Thursday, January 31, 2008


A blast from the past to remind us of that straight talk we're all so enamored of.

(02-18) 04:00 PST Greenville, S.C. -- Arizona Sen. John McCain refused to apologize yesterday for his use of a racial slur to condemn the North Vietnamese prison guards who tortured and held him captive during the war.

``I hate the gooks,'' McCain said yesterday in response to a question from reporters aboard his campaign bus. ``I will hate them as long as I live.''

Has his attitude in general changed since that innocent summer that capped the previous millennium? There's nothing to indicate that that's the case. Despite his pinched jocularity with the credulous dupes of the political media, McCain is one of the more notoriously ill-tempered members of the Senate, engaging in vitriolic, profane tirades with colleagues who displease him. He sings "Bomb Iran" to the tune of Barbara Ann at campaign rallies as if it's funny; he speaks with eerily measured certainty of more -- and presumably better -- wars. Where is not important, nor is why. That will be decided at the post-election pitch meeting, when disinformation and no-bid contracts will be outlined for the political wing of the WGA.

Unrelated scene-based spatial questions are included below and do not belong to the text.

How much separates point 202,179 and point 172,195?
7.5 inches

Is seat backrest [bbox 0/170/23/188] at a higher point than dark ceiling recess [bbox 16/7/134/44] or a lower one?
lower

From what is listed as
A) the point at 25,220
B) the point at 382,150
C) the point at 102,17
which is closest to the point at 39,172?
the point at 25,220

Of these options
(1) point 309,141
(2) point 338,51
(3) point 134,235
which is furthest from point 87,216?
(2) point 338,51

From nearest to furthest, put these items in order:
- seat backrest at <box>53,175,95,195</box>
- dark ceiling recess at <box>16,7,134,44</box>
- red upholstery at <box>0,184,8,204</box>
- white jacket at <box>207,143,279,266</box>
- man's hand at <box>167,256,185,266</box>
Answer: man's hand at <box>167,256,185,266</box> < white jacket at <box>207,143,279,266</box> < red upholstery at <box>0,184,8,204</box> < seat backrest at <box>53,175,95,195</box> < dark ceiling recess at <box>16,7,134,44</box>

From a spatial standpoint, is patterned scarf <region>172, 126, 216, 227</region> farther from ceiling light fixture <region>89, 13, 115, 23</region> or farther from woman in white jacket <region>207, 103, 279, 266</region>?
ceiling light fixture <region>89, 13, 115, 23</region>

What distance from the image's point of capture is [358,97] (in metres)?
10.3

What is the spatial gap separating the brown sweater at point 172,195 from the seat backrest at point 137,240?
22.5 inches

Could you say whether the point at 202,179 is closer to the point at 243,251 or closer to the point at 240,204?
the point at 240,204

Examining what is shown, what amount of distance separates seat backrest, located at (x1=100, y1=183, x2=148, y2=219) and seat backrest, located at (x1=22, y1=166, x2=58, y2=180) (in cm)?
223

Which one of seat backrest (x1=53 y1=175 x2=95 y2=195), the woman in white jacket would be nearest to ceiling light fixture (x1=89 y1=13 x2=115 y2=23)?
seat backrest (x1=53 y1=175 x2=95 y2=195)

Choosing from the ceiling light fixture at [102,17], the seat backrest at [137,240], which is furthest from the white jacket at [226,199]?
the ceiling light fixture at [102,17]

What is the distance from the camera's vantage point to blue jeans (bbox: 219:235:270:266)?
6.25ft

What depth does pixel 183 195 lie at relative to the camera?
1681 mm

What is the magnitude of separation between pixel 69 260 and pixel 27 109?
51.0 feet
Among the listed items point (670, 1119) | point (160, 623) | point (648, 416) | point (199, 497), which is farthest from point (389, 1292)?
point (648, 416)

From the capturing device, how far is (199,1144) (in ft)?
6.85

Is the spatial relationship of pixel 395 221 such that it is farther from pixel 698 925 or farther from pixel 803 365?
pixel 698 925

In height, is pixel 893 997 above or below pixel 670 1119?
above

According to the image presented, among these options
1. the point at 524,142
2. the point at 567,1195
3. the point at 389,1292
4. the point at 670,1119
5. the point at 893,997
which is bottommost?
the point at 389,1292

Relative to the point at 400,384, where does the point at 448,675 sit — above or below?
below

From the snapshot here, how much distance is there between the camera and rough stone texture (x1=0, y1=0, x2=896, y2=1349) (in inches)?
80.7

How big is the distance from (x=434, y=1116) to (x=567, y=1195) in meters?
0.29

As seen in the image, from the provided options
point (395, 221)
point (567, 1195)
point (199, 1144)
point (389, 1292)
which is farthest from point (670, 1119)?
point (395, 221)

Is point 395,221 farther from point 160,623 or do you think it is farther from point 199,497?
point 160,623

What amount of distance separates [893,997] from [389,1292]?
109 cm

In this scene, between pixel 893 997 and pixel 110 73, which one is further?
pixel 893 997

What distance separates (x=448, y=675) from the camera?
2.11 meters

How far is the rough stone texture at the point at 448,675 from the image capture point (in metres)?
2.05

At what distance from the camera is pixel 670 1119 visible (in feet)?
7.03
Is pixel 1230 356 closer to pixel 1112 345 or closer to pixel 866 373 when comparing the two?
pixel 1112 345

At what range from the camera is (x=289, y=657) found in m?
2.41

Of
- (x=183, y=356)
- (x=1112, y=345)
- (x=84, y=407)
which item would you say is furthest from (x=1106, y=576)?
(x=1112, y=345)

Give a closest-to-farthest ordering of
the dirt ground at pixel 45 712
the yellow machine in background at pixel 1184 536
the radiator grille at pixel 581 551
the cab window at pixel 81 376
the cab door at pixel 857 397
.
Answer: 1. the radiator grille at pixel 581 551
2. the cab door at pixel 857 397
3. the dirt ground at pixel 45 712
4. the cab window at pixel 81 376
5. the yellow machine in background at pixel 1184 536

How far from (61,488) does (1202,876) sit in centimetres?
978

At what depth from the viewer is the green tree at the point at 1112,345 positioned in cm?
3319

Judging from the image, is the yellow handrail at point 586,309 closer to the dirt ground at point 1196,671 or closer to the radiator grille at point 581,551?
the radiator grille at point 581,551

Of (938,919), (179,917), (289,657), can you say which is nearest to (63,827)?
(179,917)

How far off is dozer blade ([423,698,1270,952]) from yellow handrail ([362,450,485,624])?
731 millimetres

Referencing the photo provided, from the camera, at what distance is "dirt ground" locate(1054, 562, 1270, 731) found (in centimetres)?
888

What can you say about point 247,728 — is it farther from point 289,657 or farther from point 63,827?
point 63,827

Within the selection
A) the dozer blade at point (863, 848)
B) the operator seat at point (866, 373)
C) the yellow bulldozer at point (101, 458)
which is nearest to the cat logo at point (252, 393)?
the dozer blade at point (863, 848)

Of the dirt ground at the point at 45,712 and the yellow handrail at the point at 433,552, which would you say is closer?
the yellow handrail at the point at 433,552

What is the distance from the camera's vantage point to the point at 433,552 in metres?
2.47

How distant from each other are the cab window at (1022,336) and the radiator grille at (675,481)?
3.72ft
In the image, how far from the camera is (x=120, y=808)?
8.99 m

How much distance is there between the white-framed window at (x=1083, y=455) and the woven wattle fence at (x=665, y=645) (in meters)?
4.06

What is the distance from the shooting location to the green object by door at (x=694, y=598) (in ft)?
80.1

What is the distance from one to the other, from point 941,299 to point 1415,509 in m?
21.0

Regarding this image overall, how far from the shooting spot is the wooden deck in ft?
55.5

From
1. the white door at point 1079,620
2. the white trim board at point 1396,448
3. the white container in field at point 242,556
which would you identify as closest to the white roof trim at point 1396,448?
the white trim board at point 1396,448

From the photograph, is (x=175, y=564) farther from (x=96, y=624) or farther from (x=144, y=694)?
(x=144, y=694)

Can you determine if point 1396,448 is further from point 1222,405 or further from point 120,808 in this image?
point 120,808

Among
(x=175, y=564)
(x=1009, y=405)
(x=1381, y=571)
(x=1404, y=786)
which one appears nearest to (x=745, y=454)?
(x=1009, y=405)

Back to McCain supposedly being exempt from his use of racial slurs. Look, no one questions what he endured (well, a few do -- check out the comments, with one guy accusing McCain of cooperating and collaborating with his tormentors, but for the sake of argument, we're talking about mostly rational people), but no one dares to dig, dares to follow up, dares to question the received and accepted orthodoxy.

Why was McCain captured and tortured? Because he was shot down while bombing villages, as part of an invasion that was not known for bothering to discriminate combatants from civilians. Hell, we've kept hundreds of people -- many of them simply handed over for reward money by this or that warlord -- for half a decade bound and blinfolded in Guantanamo, with no charges, no lawyers, no recourse, no end in sight. It's not daily beatings and bone-breakings, and starvation and terror, but it ain't pleasant either. It's certainly not constitutional.

What exactly is the purpose of torture? In the case of the current American use, it is notionally a program of "enhanced interrogation" techniques, designed to break the person's psyche rather than his body, and take advantage of that weakened state. The discrepancy between knowledgeable people who say this is materially useless and politically very counterproductive, versus the few who insist (but are strangely unable to corroborate) that actual lives have been saved with sensory deprivation, refrigerated cells, forced painful positions for extended periods of time, and ear-shattering volumes of rap or metal, is on a par with other notable "controversies" such as global warming or intelligent design.

It doesn't "work" because that's not what torture is meant to do. It's meant (like racial slurs) to dehumanize the victim and desensitize the torturer. And on that level it seems to work just fine. It's horrible even to contemplate the miseries that were visited on McCain, but they did not happen in a vacuum. Actually, they did happen in an utter moral vacuum, one in which a great many Americans took several decades to finally reach closure, and forgive the Vietnamese for what we did to them. And a remaining few never will let it go, even though the Vietnamese moved on a long time ago. Insisting on calling them wogs, when there's no practical or even political reason to do so, just keeps the ball rolling.